What to work on: Count the lines in the rows below that contain the string "JSON", and give only that number.

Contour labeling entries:
::::
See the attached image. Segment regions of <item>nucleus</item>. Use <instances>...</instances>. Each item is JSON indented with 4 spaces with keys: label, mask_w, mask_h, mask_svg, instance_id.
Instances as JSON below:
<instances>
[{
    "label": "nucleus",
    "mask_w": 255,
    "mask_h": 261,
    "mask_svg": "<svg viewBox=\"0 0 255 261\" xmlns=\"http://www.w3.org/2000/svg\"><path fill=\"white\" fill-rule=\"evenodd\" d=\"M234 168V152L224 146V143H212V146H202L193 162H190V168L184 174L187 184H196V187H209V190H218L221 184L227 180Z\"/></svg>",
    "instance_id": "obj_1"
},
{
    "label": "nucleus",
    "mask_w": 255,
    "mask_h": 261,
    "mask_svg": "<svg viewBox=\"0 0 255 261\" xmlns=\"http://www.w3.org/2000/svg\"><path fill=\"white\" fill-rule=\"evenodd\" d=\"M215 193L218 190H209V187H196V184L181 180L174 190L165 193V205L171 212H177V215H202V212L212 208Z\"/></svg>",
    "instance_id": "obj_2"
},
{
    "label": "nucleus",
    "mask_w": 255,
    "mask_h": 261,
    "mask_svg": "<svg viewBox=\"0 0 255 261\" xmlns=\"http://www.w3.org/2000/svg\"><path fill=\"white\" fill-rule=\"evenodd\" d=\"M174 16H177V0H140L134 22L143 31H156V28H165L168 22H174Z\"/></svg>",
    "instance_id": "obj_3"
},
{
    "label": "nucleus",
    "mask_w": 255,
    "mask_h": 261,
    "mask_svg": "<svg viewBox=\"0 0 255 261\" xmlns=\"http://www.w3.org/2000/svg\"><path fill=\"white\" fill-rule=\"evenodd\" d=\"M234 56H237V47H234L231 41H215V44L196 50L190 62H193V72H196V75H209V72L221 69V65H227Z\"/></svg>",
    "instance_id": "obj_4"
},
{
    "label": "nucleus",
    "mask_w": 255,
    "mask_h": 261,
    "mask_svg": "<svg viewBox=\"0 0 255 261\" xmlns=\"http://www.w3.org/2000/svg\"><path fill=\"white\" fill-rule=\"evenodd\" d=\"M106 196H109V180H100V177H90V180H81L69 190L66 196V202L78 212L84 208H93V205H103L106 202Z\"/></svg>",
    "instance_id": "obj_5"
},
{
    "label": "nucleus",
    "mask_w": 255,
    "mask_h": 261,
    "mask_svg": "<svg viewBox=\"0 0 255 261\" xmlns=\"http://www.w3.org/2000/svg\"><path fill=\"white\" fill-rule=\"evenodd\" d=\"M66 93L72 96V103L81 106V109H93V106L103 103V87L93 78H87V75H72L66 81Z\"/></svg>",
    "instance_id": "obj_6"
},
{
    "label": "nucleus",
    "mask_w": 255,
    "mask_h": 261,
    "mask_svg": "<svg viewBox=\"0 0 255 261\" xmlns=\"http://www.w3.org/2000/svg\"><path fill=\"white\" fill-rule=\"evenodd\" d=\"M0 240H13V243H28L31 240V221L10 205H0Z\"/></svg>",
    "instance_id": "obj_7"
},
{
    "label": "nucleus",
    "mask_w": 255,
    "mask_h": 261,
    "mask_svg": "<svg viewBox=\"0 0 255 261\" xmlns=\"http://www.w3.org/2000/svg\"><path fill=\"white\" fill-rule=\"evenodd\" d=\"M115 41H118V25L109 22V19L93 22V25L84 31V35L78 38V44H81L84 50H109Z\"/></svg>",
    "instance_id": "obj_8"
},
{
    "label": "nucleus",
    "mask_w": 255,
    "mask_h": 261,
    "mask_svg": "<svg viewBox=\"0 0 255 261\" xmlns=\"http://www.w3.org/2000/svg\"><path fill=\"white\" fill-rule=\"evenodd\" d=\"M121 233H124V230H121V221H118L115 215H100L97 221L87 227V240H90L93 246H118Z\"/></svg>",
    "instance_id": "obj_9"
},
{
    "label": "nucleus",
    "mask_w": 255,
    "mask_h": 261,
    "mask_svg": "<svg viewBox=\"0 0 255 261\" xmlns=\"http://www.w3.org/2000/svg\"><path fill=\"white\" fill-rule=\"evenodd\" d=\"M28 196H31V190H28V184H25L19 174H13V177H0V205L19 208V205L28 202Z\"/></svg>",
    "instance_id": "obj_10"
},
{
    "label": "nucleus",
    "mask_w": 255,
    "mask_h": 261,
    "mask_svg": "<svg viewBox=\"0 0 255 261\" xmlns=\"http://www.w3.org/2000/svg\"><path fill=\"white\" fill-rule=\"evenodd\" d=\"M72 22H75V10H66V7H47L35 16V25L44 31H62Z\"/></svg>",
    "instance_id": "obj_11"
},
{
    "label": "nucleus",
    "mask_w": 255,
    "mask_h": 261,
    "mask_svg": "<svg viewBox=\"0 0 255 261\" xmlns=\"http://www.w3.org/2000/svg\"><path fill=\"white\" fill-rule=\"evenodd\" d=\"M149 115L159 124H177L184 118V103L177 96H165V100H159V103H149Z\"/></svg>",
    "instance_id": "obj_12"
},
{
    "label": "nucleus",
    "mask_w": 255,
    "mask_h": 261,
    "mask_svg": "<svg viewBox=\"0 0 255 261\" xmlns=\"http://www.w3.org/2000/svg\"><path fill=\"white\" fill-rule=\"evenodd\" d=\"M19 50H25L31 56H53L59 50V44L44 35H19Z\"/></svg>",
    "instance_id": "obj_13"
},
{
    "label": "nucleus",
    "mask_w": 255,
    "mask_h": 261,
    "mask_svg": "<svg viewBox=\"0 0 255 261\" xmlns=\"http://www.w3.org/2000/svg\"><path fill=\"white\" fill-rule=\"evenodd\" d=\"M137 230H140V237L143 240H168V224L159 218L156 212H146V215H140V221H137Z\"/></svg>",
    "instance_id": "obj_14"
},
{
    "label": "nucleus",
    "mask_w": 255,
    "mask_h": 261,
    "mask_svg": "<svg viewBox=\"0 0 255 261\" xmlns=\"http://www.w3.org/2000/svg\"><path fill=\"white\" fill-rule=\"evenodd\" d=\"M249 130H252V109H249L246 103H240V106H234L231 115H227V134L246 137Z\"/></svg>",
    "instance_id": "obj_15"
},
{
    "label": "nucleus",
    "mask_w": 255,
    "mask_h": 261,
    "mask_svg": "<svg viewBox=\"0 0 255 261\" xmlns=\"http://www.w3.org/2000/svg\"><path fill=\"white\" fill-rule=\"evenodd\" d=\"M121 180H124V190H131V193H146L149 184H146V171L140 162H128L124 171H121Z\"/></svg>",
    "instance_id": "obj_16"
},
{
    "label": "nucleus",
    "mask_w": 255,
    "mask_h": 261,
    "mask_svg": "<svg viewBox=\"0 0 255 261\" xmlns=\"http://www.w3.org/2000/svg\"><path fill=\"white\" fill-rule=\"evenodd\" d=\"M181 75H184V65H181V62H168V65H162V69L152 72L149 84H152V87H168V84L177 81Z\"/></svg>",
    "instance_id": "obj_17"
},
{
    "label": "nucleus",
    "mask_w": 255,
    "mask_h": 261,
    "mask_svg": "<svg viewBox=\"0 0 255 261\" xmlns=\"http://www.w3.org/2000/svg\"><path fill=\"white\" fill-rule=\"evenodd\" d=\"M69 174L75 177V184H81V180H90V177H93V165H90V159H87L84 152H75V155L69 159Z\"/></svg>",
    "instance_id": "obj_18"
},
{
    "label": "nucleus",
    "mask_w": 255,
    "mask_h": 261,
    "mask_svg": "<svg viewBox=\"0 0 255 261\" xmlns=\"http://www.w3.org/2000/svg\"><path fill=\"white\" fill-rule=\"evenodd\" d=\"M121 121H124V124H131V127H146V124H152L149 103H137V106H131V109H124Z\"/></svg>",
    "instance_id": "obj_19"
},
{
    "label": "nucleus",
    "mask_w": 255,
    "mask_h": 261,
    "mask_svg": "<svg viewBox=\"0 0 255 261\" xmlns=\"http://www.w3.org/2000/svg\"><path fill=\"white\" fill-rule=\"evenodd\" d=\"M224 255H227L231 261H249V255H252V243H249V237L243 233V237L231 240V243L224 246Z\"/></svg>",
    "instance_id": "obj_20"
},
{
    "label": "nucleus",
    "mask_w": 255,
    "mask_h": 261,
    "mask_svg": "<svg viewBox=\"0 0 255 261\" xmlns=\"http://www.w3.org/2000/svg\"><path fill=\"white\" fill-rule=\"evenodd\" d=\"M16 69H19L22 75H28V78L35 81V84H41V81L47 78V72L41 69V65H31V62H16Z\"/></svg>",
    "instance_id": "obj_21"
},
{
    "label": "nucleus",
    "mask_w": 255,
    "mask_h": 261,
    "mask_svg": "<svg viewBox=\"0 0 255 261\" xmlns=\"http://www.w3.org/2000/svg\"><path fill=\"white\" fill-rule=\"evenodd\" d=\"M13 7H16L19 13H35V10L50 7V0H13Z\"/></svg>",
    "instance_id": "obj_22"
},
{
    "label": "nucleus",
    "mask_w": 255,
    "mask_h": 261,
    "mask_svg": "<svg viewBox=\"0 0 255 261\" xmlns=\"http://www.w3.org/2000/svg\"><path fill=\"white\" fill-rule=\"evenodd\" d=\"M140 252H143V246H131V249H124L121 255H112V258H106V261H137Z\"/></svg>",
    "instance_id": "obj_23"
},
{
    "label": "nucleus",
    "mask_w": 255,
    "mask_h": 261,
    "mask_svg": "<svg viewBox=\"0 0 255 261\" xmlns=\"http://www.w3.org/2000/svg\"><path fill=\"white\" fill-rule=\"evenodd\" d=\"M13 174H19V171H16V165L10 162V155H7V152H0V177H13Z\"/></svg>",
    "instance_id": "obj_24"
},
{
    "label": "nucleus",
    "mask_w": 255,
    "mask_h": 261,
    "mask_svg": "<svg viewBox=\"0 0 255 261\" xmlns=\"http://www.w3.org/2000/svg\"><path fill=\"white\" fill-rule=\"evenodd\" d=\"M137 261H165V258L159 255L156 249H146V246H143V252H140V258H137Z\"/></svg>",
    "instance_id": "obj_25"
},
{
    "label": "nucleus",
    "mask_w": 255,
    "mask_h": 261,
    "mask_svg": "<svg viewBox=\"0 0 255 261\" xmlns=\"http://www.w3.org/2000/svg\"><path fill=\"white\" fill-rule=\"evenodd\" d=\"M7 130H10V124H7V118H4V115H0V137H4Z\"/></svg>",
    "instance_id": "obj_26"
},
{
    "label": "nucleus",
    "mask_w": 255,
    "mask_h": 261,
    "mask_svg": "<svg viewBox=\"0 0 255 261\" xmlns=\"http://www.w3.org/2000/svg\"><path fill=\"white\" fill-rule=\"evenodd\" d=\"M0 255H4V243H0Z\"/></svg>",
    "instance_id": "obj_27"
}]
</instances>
::::
Solution to this task: 2